# INPUT RECORDS:
* * * * * * * * *

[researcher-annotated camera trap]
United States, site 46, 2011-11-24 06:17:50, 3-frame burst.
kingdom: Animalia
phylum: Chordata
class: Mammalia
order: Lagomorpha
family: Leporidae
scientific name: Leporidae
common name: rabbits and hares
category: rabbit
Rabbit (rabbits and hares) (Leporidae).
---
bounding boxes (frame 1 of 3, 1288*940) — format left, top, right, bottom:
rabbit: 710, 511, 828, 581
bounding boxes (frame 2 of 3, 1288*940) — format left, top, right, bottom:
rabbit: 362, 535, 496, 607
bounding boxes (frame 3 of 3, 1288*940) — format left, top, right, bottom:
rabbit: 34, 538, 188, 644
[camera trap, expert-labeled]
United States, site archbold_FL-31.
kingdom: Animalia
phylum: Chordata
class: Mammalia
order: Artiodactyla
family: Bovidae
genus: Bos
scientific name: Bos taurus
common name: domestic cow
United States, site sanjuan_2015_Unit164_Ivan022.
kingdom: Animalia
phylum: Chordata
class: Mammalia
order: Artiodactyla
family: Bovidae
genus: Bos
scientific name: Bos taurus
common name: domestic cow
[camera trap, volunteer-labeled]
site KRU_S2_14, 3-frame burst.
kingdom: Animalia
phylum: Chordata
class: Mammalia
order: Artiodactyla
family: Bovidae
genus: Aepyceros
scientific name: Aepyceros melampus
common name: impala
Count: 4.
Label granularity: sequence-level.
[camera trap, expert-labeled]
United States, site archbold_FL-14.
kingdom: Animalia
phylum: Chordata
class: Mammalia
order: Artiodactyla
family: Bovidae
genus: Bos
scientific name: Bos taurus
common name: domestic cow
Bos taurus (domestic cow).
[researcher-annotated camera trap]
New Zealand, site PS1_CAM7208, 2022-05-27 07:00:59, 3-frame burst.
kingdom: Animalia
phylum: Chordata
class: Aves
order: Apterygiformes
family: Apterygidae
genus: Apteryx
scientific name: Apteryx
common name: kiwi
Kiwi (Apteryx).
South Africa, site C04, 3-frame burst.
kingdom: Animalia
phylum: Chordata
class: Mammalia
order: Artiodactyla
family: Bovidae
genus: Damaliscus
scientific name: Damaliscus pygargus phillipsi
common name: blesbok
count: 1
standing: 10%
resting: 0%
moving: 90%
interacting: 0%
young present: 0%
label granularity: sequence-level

* * * * * * * * *

# WORK INSTRUCTION:
The lines to return are those in the entries above that hold "level".

# COMPLETED TASK:
Label granularity: sequence-level.
label granularity: sequence-level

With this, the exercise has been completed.